This year, the annual Linguamatics Text Mining Summit, which took place Oct 12-14 in Newport, RI, introduced the first-ever I2E Healthcare Hackathon. With a rapidly expanding healthcare user base and continued interest from our pharmaceutical clients in real world data, we realized the value of running a session specifically targeting mining electronic health records. Our aim was to have an in-depth exercise that closely reflected the types of data and issues that our customers and our own team encounter. Linguamatics has been involved in a wide variety of complex and valuable customer projects, allowing us to develop best practice querying strategies and data processing techniques. The Hackathon was a great opportunity for us to share these best practices with the greater Linguamatics and text mining community. The session was set up as a competition in a similar style to the i2b2 NLP challenges, with teams being formed from the 23 attendees from a mixture of experienced and new users from pharma and healthcare groups.
The challenge: extract key data elements from a gold standard set of medical transcripts covering disease terms, medications and dosages, and lab values. Going further, the teams also needed to identify whether disease terms were related to the patient, to family history or were negative statements indicating a disease was not present. The context within which the disease terms occur was therefore of major importance. Contestants were encouraged to use the various disease ontologies provided with I2E to identify key disease concepts and submit the normalized disease code as part of their results to enable automated results assessment. The teams were also able to use region fields associated with the different sections of the transcripts to focus the queries into the appropriate area of the document.

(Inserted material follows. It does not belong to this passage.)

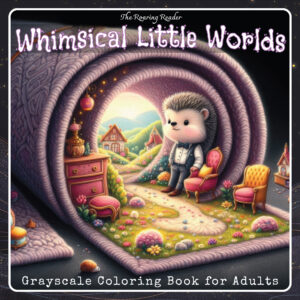 Whimsical Little Worlds Grayscale Coloring Book for Adults (PDF Edition)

The session lasted the entire day and although everyone was exhausted by the end, the feedback from all was extremely positive. For example:
- “It was exactly what I hoped it would be”
- “It was really good to be able to just write queries for the day without needing to worry about data formatting and indexing”
- “Even though I’m a new user I learned a lot about I2E because the challenge closely matches my work”
- “It was fun, educational and challenging. I enjoyed working in a team, the networking and guidance from I2E staff. I'd be very eager to do it again.”
- “The hackathon provided invaluable real-world experience, hands-on training and use of the tool”
We had eight teams taking part in the challenge and working hard through the day. The teams were so committed to the task that it was very difficult to persuade them to break for refreshments and lunch.
We announced the winners of the competition the following day during the main conference sessions; the honors went to the team from Pentavere Research Group. All the teams performed well, with some focusing on specific types of data and others having a try at all the different data types. The top three ranking and special mentions are as follows:
- #1 Pentavere Research Group
- #2 SCPFBMS
- #3 Team melting pot
- Best negated disease: Team Matt and Enlai
- Best medication: Jeremalika
- Best dosage: JNH_WX_LOS
- Best labs: TracySamRyan
After such a positive response we are certainly planning a similar session for next year’s Text Mining Summit in the beautiful Cape Cod! We will incorporate the excellent feedback from participants to possibly consider a smaller task, team composition across experienced and novice users and more opportunities to tackle similar challenges. Thanks to everyone who took part and helped organize, especially James, David, Himanshu, Sharon, Erin, Paul and Mira.
We look forward to seeing you next year!